» Selection:
• • • • • • •

Cassava value chain project hopes to boost food security
As a farmer and a community leader, retired policeman Simon Peter Gitahi’s constant worry until 2018 was how a local growers’ marketing cooperative society could be kicked back to life and help farmers earn an income from cassava farming.
Gitahi, who was also the chair of the Subukia Cassava Farmers’ Cooperative Society, had led smallholder farmers in the lower Subukia area of Kenya’s Nakuru County into transforming a local self-help group into the cooperative society in 2014, with ambitious plans for processing foods and feeds from the crop.
Besides earning the farmers an income, this would also provide a ready market for their produce, he reasoned. It would also ensure food security in this largely arid catchment area and the neighbouring Solai administrative division.
Problems, however, cropped up along the way. Despite the 110-member group owning millions of shillings’ worth of machines for processing flours and chippings from the tuber, they did not have a building of their own in which to install the equipment.
They had to install the machines in a leased building that upset the owner because of the vibration caused by the heavy equipment.

• • • • • • •

» What the task requires: In the cassava article, how many members does the cooperative group have? The material after this text comes from a separate, unrelated source.

Dataset rows
• • • • • • •

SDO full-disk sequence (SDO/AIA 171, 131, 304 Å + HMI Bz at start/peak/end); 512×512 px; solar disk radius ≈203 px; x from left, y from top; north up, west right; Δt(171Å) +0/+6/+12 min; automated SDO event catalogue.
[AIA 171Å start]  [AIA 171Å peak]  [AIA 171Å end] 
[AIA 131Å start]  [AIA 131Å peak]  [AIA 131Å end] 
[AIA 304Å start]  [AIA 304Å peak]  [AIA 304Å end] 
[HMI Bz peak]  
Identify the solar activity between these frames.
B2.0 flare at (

• • • • • • •

» Finished task: 110